◆ **What to work on**
Which lines run from the line with "Basia i przyjaciele Titi" through the line with "Silent Thunder: Meher" in the entries below? Print them exactly, both ends included, and nothing more.

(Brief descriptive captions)
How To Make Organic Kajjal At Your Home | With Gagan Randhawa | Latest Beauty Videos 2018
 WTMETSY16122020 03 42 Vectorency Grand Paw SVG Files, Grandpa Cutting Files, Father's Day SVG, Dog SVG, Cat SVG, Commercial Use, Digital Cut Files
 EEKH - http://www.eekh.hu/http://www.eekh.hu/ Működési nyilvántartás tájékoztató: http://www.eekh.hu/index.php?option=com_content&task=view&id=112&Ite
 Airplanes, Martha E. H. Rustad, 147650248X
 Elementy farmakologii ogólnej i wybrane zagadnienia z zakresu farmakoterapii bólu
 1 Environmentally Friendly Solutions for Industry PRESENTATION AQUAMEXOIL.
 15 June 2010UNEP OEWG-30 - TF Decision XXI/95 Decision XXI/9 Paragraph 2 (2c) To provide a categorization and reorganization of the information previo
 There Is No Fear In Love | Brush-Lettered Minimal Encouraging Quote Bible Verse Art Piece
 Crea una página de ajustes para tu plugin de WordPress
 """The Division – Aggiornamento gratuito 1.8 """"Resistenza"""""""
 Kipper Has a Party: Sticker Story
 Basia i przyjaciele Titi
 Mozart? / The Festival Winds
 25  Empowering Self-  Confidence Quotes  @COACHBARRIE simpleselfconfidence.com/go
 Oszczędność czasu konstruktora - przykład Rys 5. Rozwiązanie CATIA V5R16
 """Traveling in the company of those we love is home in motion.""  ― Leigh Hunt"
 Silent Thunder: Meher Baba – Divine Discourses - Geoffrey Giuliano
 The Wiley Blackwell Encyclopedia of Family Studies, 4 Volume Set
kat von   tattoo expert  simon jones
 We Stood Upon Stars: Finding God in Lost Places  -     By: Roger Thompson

◆ **Result of this task**
 Basia i przyjaciele Titi
 Mozart? / The Festival Winds
 25  Empowering Self-  Confidence Quotes  @COACHBARRIE simpleselfconfidence.com/go
 Oszczędność czasu konstruktora - przykład Rys 5. Rozwiązanie CATIA V5R16
 """Traveling in the company of those we love is home in motion.""  ― Leigh Hunt"
 Silent Thunder: Meher Baba – Divine Discourses - Geoffrey Giuliano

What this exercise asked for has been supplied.